The night was to bring high winds, which did not abate – 20mph with 40mph gusts over the high ground, continuing for much of the day, and largely against us.
For our final day we had a long B-road climb on to the Brendon Hills. Once on the ridge with the great beech hedges protecting us from the wind, we made good to Exford for coffee.
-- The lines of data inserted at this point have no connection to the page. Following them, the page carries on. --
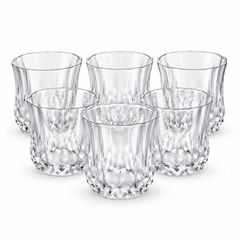 6Pcs Drinking Glass Set 300ml | Clear Textured Glassware Set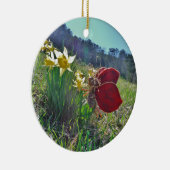 赤い翼の妖精と水仙 セラミックオーナメント (右)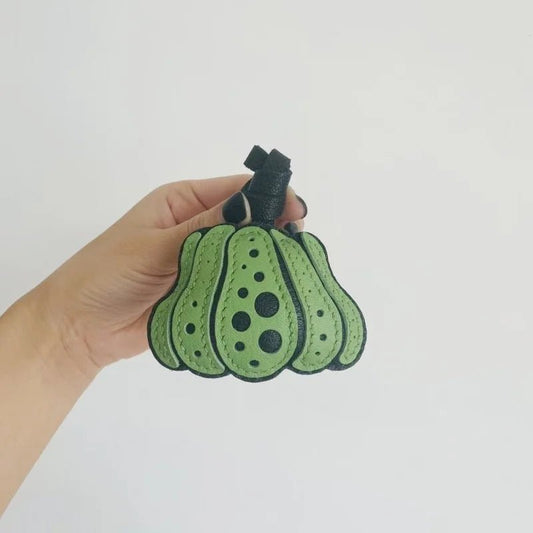 Whimsical Pumpkin Leather Bag Charm – Handmade Slowmade Keychain | Autumn - Inspired Accessory | Cute Pendant Gift in 3 Colors - shewearing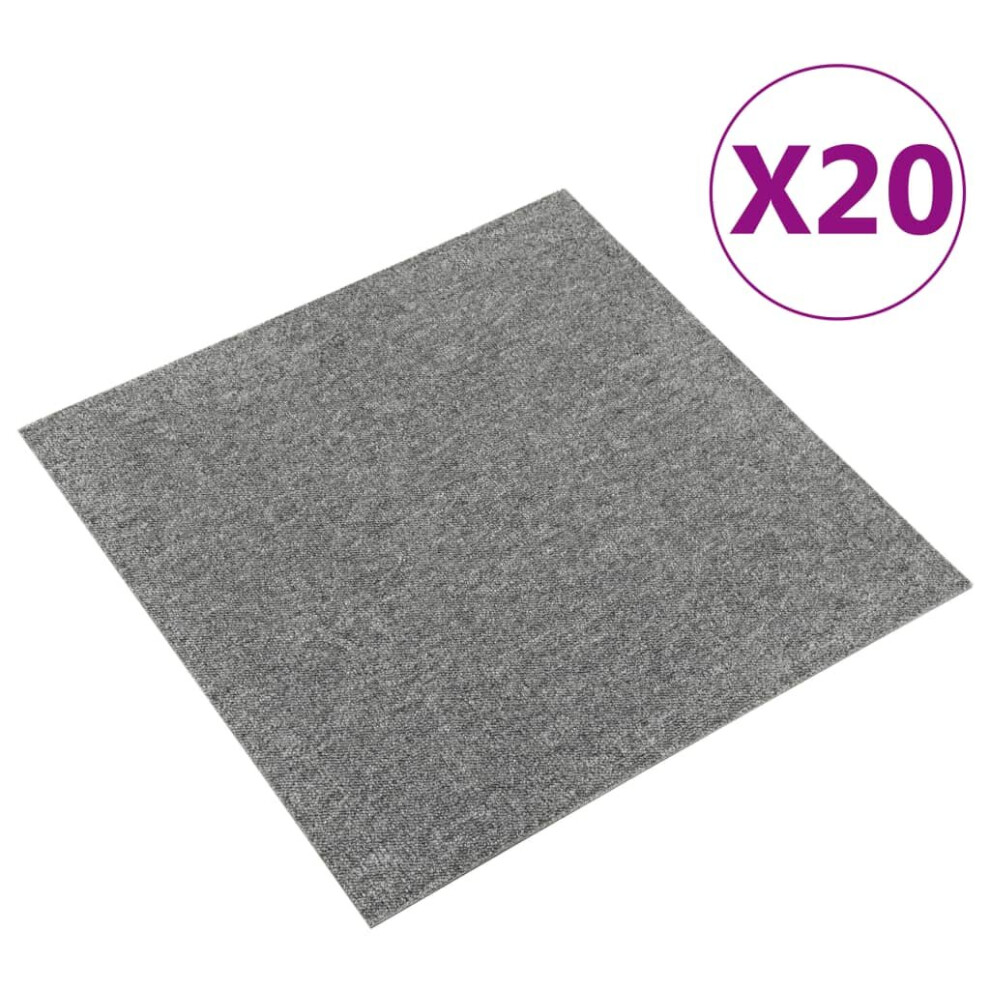 vidaXL 20x Carpet Floor Tiles 5 mÂ² 50x50 cm Grey Flooring Mat Bedroom Office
The protection thereafter had gone, so a slow ride to Simonsbath, and then into the wind over the high ridge to South Molton.
DARTMOOR
All was pretty straight forwards across Mid-Devon to Whiddon Down, apart from the mess of a jammed chain, and then a moment to savour as we rolled at tenth and final National Park, our very own Dartmoor and on down the Wray Valley to a triumphant arrival at home.
The total distance in the 14 days had been just over 1,675km, and the total climb attained 22,480m. It had been an amazing venture to directly link all of these wonderful landscapes into a single ride, together with the additional challenge of wild camping.
● The concept for this ride is now being developed into a 1600km, or an Imperial 1000 Audax that could also be ridden as an SR series or a consecutive series of 200km rides, so look out for it in the Permanents Calendar.